Rekdal began his playing career in Molde FK, playing afterwards for clubs in the Bundesliga, Ligue 1 and Belgian Pro League. Playing as a midfielder during his time as a player, his 83 caps with the Norway national team makes him the seventh most capped player in the team's history.

Rekdal previously managed Vålerenga from 2000 to 2006, during which he won both the cup and league title. He has also been in charge of 1. FC Kaiserslautern, Lierse and Aalesund. During his time at Aalesund, the club earned two cup titles and saw a period of success previously unmatched in their history, which was attributed to Rekdal.

Club career
Born in Molde, Rekdal started playing football for the local club Fiksdal/Rekdal in 1979. Later as a 16-year-old he started his professional career with the local top flight club Molde FK, becoming the second-youngest player in the league. In 1988, he signed with the Bundesliga club Borussia Mönchengladbach and stayed with them for two years before moving to the Belgian Pro League side Lierse S.K. and remaining there until 1996, with the exception of the 1994 season which he spent on loan helping his former club Molde FK gaining promotion to Tippeligaen and winning the domestic Cup.

In 1996, he signed for Ligue 1 club Rennes. The highlight of his playing career was a highly successful spell at Hertha BSC in Germany between 1997 and 2000. His final years as a player and then player/manager was spent in Norwegian club Vålerenga, where he picked up another cup winner's medal in 2002 before retiring in 2004. In the summer of 2007, Rekdal officially rejoined his youth club Fiksdal/Rekdal.

International career
Rekdal has 83 games for the Norway national team, after his debut against Italy in 1987, and played in two FIFA World Cups (1994 and 1998).
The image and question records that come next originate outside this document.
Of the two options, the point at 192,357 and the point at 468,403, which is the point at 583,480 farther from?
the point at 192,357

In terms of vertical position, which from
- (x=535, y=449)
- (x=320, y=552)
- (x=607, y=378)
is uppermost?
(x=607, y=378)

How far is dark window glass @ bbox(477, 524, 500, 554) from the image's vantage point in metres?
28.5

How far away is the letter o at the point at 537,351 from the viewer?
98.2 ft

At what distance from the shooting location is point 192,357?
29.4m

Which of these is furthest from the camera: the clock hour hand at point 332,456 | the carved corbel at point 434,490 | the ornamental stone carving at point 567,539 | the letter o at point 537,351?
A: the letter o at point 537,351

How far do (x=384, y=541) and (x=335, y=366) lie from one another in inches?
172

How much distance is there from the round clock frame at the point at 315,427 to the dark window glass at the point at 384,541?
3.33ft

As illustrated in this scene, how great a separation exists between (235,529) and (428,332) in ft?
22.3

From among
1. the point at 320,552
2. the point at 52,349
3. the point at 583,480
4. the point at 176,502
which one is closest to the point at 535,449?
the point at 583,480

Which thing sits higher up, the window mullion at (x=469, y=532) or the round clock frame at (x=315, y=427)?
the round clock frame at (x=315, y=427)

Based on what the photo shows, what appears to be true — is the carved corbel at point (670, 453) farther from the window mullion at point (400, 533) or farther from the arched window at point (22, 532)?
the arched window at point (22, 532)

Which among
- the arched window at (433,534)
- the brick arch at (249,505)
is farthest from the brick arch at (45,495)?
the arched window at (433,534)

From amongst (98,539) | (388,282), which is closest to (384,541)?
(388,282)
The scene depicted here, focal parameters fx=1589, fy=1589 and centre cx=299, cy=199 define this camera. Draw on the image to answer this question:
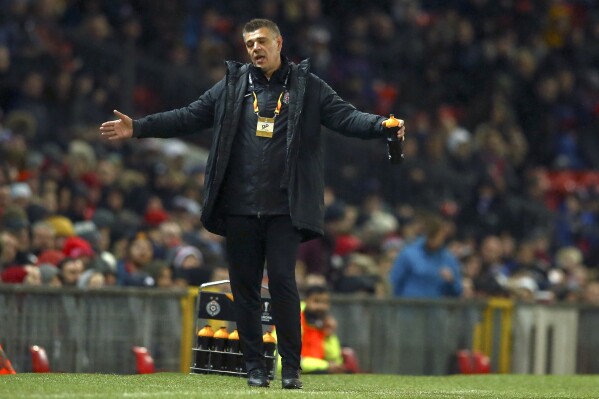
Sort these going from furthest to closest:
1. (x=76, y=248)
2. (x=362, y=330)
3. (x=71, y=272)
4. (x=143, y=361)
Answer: (x=362, y=330)
(x=76, y=248)
(x=71, y=272)
(x=143, y=361)

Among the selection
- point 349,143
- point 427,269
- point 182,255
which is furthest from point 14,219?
point 349,143

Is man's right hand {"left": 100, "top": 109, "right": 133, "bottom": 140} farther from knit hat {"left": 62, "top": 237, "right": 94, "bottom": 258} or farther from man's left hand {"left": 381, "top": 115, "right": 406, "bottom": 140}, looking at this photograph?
knit hat {"left": 62, "top": 237, "right": 94, "bottom": 258}

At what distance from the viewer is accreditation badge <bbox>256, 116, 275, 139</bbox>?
379 inches

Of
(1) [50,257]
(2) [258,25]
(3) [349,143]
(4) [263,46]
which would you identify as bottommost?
(1) [50,257]

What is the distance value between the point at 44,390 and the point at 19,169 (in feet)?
24.4

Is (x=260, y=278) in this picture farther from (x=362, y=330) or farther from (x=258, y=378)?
(x=362, y=330)

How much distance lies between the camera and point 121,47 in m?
20.5

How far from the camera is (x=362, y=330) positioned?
1512 cm

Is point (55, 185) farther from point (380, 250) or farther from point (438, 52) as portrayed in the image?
point (438, 52)

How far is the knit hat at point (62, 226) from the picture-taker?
1484 centimetres

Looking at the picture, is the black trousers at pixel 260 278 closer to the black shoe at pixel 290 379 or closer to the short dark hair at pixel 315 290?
the black shoe at pixel 290 379

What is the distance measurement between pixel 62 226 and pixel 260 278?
17.9 feet

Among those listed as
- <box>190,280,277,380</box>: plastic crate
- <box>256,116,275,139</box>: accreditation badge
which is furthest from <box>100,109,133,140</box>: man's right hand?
<box>190,280,277,380</box>: plastic crate

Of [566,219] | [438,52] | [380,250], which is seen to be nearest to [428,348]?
[380,250]
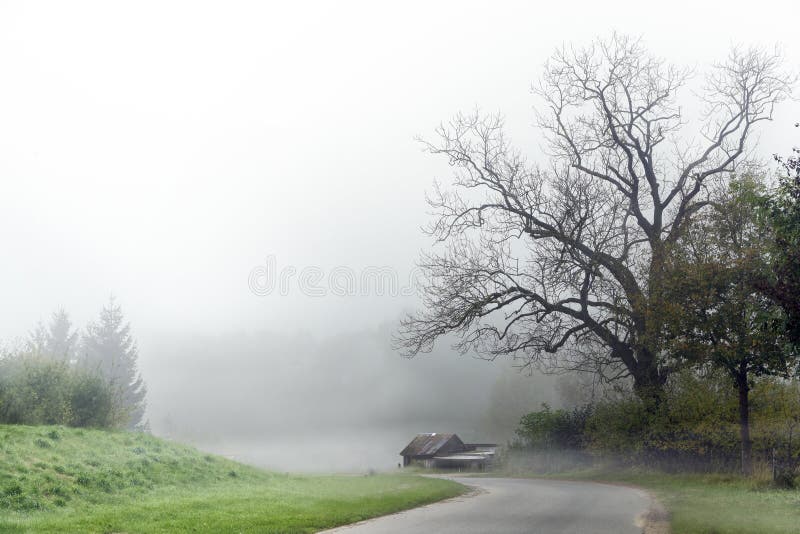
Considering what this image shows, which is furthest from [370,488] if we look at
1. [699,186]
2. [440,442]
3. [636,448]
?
[440,442]

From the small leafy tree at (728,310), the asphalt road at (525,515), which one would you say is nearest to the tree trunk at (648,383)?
the small leafy tree at (728,310)

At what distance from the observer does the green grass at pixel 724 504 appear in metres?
11.2

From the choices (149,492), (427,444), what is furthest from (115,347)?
(149,492)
He scored 17 goals for the national team, among those a long-range goal at Wembley against England in 1992, the only goal in the game as Norway beat Mexico in the 1994 World Cup, and a penalty in the 1998 World Cup against Brazil to win the game 2–1, prompting the commentator to say how "the man with the yellow boots has hurt those wearing the yellow shirts...Delight for Egil Olsen". The two World Cup goals make him the highest scoring Norwegian in World Cup history, with one goal more than Arne Brustad, Dan Eggen, Håvard Flo and Tore André Flo.

Coaching career

Vålerenga
Rekdal has proven himself a successful coach, leading Vålerenga from relegation in 2001, and famously weeping as his team avoided relegation the following year and back into position as one of the dominating clubs in the Tippeligaen. In 2004, he led the team to second place, losing the first place on goal difference to Rosenborg, and in 2005, his team finally won the league for the first time in 21 years, ending Rosenborg's 13-year reign as champions of Norway. along the way receiving legend-status in the club, partly due to the fact that he refused an offer of a six-digit coaching salary in order to help the club financially.

Lierse
Rekdal resigned as coach at Vålerenga on 21 August 2006, following a string of poor results. He was appointed manager of his former club Lierse on 21 November 2006. When he arrived at the club, Lierse lay bottom of the table with only two points in fifteen matches. At the end of the season, they ended up with 26 points and avoided direct relegation. In the play-offs, Lierse only managed to win three of their six matches and were relegated to the Second Division after all.

1. FC Kaiserslautern
In May 2007, Rekdal signed on to manage Kaiserslautern in the German 2. Bundesliga. He left the club in early February of the following year, the club lying in sixteenth place.

Aalesund
He joined forces with Norwegian top flight outfit Aalesund in 2008 after moving back to Norway. Joining the club mid-season, he found Aalesund lying in a relegation spot, but managed to get a relegation play-off spot, where Aalesund beat challengers Sogndal 7–2 on aggregate, thereby securing a new season in the Tippeligaen. In 2009, he led Aalesund to the club's first victory in the Norwegian Cup, where they beat arch rivals Molde 3–2 after a penalty shootout in the final. In 2010, he led the club to the fourth place in Tippeligaen, the club's best result ever. In 2011, he received wide praise when his club came close to the historic feat of qualifying for the 2011–12 UEFA Europa League, losing the last play-off game to the Dutch side AZ Alkmaar, having won the first leg 2–1. The same year he again led Aalesund to win the Norwegian Cup Final, thereby securing a UEFA Europa League qualification spot for the third consecutive year. His contract with Aalesund was terminated on 26 November 2012.
After he won his second Norwegian Cup with Aalesund in three years, he was once again said to take over as national team coach after Drillo.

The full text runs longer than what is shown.